GILD delaying market entry of Sofo/PegRiba boosts the case for their oral combo which would be the only drug to hit the market for the first time in 20+ years. Patients will be anxious to try a new option regardless if it's sub-optimal in their genotype. Which could lead to failures and retreatment.






oc631

02/08/13 6:43 AM

#156685 RE: genisi #156678

It was later when data from POSITRON phase III in GT2/3 showed a low SVR of 61% in GT3 patients. Perhaps the question is why not start another trial (adding an arm is too late now) and my guess is they wait for the last phase III results and will go to the FDA and in case the FDA insists on better SVR for GT3 they will start a new trial with another agent.

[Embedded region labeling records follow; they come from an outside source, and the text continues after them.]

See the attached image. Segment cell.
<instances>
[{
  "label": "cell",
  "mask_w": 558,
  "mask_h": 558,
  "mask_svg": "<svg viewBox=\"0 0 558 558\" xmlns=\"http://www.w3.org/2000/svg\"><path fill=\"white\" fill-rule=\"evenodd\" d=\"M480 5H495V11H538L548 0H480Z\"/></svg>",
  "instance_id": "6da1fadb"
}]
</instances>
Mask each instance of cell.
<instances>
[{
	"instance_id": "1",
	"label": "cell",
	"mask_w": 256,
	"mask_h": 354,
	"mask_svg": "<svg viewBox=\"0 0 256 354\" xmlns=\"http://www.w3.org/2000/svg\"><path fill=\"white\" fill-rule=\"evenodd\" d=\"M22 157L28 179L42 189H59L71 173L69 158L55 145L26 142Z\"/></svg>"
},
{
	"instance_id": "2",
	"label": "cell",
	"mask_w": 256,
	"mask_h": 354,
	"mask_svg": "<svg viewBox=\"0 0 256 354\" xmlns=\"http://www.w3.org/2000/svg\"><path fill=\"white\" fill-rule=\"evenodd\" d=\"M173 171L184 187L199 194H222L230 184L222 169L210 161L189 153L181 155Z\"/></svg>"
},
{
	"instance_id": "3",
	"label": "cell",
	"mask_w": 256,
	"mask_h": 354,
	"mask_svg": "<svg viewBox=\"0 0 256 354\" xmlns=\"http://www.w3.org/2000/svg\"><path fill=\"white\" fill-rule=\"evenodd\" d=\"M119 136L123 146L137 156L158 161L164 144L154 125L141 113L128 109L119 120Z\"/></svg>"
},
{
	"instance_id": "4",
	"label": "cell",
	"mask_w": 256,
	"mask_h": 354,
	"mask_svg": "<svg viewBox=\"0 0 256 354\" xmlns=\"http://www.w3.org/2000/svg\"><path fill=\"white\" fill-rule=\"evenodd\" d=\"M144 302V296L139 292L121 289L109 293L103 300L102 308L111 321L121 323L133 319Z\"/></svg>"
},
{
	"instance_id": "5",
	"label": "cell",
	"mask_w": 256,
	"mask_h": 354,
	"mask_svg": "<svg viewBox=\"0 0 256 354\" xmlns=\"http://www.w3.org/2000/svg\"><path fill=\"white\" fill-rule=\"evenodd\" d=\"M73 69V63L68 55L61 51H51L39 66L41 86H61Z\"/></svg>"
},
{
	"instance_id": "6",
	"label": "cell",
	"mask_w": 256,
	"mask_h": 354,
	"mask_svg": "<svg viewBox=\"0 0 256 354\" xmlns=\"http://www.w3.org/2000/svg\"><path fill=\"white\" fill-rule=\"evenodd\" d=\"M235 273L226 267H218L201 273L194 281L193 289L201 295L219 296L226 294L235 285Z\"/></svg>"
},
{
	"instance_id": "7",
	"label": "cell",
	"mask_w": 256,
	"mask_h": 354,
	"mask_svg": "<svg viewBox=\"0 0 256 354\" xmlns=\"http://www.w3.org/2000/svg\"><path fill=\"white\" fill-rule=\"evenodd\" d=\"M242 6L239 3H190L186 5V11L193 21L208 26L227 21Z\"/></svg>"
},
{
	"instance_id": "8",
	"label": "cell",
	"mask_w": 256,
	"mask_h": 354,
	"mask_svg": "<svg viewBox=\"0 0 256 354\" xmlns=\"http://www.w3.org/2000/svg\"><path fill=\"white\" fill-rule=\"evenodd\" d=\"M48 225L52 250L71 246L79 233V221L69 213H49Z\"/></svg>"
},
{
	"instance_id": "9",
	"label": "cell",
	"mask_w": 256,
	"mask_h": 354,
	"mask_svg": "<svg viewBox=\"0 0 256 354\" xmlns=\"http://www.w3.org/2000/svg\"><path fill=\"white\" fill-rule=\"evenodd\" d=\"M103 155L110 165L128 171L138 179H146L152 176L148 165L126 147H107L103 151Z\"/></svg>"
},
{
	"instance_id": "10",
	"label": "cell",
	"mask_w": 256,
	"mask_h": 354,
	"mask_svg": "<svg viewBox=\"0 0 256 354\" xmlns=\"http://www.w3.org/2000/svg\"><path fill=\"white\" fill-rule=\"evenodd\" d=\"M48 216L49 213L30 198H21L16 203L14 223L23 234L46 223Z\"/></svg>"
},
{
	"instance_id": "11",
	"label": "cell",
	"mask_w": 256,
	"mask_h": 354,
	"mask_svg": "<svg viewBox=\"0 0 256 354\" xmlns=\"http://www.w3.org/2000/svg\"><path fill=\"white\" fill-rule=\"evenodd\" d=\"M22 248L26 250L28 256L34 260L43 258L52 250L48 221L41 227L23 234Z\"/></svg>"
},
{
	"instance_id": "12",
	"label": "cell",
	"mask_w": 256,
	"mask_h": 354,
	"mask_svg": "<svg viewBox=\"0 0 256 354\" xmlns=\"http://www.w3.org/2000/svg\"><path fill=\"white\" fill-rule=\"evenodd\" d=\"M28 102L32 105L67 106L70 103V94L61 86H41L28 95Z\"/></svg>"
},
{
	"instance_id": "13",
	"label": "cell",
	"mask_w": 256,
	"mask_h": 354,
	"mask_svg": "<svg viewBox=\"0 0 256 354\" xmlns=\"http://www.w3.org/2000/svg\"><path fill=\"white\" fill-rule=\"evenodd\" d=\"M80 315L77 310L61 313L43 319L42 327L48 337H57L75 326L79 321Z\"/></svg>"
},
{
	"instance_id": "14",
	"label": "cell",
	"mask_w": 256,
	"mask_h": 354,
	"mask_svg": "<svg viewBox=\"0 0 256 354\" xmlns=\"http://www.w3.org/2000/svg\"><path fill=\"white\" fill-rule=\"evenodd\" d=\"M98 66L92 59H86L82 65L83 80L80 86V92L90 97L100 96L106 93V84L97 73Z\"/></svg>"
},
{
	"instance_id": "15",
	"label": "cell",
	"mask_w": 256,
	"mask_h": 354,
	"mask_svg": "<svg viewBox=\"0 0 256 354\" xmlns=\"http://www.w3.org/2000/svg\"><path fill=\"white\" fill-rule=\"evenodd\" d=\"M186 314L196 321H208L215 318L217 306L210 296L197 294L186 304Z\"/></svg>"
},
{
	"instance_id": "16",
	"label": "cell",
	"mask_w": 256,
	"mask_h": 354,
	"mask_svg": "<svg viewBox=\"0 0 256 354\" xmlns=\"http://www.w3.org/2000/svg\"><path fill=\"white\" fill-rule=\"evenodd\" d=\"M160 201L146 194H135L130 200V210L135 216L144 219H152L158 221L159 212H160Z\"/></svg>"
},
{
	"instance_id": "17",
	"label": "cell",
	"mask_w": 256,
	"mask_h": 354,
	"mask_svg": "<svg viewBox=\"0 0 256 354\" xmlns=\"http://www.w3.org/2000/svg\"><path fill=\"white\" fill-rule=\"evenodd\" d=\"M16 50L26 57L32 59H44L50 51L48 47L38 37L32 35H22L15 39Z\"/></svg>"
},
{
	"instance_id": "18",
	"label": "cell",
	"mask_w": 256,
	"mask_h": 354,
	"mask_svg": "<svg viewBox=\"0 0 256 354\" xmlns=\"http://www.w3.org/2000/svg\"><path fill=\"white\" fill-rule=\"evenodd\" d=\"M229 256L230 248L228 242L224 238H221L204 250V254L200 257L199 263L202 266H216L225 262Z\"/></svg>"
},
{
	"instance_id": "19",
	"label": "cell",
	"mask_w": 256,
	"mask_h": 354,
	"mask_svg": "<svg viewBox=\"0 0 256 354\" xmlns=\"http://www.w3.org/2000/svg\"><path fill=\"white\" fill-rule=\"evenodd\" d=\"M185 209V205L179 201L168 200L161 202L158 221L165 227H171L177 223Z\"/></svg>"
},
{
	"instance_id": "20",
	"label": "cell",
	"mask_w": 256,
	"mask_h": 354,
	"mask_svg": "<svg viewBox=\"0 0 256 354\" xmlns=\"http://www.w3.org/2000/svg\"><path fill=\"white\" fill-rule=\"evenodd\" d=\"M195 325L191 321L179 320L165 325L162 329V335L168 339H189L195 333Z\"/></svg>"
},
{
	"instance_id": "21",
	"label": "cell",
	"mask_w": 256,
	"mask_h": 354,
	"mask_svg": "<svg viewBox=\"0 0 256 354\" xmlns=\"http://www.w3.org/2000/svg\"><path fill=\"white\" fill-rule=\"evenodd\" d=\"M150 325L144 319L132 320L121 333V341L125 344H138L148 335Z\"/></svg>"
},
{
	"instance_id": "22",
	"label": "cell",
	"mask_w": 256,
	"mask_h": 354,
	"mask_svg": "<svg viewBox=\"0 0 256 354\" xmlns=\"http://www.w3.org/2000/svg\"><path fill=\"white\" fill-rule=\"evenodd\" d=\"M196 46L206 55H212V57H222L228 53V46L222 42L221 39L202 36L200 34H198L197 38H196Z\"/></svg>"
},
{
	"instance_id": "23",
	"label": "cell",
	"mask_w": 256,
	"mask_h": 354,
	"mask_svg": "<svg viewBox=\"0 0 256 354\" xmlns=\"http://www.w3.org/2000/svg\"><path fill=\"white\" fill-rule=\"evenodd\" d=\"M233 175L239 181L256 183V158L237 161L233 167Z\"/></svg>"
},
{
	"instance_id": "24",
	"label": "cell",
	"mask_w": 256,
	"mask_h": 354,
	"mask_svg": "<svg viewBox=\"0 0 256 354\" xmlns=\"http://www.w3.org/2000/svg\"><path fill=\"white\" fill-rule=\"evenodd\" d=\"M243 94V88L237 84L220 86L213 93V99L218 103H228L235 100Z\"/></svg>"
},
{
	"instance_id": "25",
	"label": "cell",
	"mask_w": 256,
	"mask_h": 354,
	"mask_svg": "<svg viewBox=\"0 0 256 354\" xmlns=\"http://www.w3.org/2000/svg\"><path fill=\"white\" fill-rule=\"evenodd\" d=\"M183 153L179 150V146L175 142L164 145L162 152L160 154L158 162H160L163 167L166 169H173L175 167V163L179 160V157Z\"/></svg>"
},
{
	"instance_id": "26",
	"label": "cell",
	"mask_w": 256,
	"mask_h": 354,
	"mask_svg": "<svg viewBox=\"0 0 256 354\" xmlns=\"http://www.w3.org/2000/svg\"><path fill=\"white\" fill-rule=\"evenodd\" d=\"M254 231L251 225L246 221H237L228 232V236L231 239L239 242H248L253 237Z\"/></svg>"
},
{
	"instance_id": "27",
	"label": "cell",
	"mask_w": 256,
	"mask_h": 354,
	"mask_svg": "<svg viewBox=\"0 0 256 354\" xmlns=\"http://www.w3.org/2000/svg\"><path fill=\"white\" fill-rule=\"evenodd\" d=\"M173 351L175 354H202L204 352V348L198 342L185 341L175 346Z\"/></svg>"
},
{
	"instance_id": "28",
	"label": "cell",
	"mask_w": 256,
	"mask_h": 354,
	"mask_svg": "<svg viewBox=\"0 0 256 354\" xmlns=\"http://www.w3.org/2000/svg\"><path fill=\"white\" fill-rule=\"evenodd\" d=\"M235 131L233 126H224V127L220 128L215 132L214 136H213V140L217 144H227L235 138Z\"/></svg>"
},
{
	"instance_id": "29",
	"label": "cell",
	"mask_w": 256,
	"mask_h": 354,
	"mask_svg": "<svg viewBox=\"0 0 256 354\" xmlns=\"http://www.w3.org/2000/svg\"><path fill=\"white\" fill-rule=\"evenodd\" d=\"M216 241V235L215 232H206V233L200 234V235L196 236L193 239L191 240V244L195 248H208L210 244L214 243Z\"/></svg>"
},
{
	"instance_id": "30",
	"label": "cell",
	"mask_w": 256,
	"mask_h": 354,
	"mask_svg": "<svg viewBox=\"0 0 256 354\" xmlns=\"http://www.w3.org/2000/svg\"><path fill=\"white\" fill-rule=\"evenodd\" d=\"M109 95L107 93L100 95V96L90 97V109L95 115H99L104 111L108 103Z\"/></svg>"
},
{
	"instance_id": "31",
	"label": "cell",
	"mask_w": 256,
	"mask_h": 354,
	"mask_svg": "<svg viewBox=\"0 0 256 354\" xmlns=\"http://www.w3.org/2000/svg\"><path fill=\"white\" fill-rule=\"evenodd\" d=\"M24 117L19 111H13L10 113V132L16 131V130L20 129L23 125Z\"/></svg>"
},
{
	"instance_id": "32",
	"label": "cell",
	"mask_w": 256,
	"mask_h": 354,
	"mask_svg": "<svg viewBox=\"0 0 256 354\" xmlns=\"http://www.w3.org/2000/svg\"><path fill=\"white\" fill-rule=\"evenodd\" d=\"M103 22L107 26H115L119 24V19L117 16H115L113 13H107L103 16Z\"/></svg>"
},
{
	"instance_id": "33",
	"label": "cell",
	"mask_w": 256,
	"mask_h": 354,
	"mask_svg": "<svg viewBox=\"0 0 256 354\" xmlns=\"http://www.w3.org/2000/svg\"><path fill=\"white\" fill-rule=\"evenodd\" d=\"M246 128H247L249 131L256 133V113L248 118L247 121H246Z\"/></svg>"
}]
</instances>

Nobody expected such horrid GT3 data in POSITRON and the results have gone downhill from there. I should have picked up on (and made a issue of) the GT2/GT3 exclusion in the NEUTRINO study sooner, but like most others I was focused on oral development, so in that respect I too was blindsided and speak now in hindsight. I thought an oral therapy solution would be available for most patients (including treatment-failures) but it's still a work in progress for GT3. It's safe to expect the FUSION SVR rates will be 50% or less in treatment-experienced patients. GILD may be delaying the inevitable.




The bind now is very few classes of HCV drugs work in GT3 outside of nukes. The greatest progress looks to be in the NS5A class with work to be done. GILD mentioned they are working on a second pre-clinical nuke and IDIX is talking about future dual-nuke therapy.